### [Work task]
Write the records out exactly as shown. No pictures.

(Beginning of Supplied material)

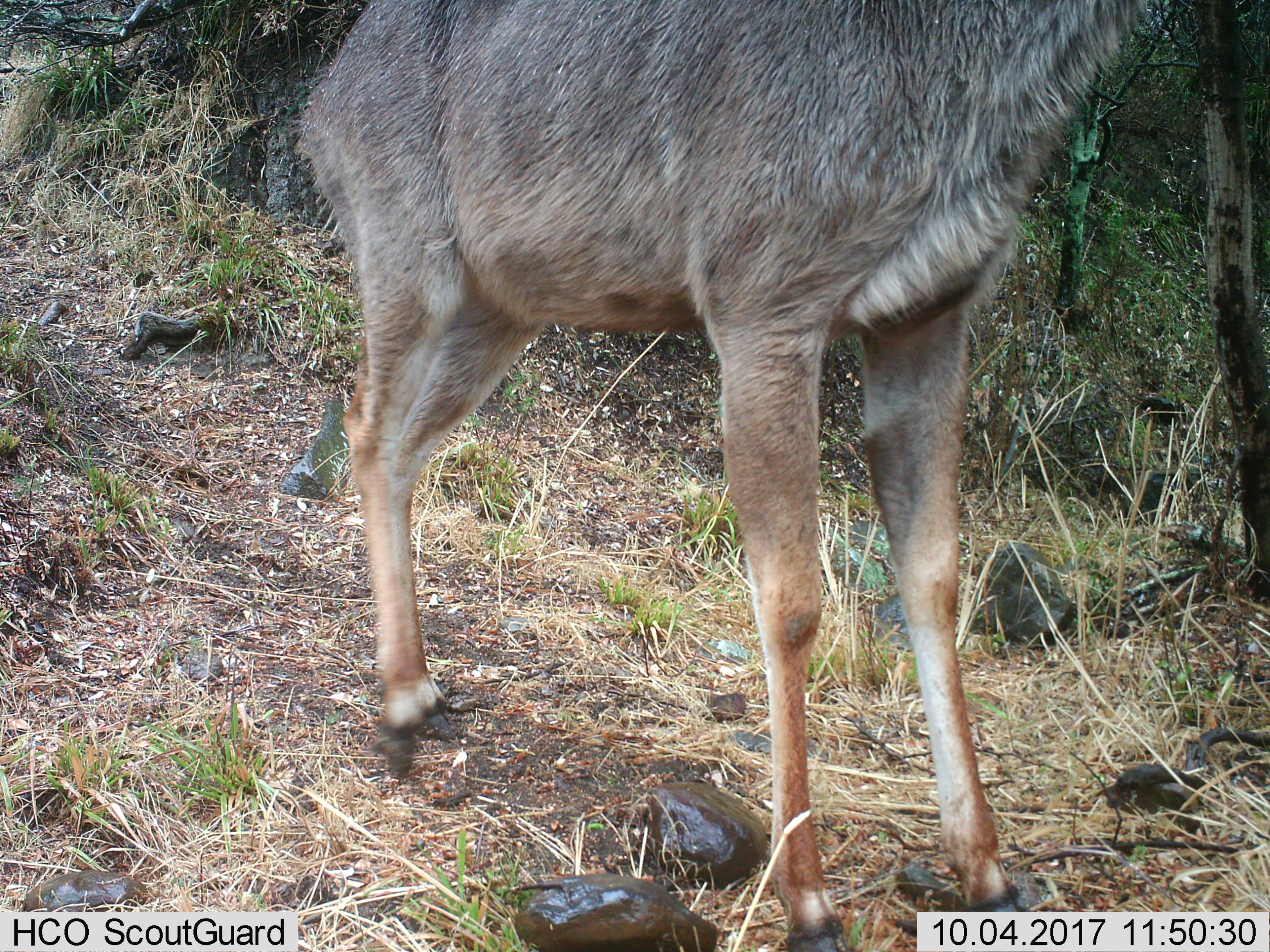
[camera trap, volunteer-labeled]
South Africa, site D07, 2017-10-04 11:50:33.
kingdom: Animalia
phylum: Chordata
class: Mammalia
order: Artiodactyla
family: Bovidae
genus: Tragelaphus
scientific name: Tragelaphus strepsiceros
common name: greater kudu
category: kudu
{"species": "kudu (greater kudu) (Tragelaphus strepsiceros)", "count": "1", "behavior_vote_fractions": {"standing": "33%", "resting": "0%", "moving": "67%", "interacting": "0%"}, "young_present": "0%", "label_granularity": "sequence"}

(End of Supplied material)

### [Output for this exercise]
[camera trap, volunteer-labeled]
South Africa, site D07, 2017-10-04 11:50:33.
kingdom: Animalia
phylum: Chordata
class: Mammalia
order: Artiodactyla
family: Bovidae
genus: Tragelaphus
scientific name: Tragelaphus strepsiceros
common name: greater kudu
category: kudu
{"species": "kudu (greater kudu) (Tragelaphus strepsiceros)", "count": "1", "behavior_vote_fractions": {"standing": "33%", "resting": "0%", "moving": "67%", "interacting": "0%"}, "young_present": "0%", "label_granularity": "sequence"}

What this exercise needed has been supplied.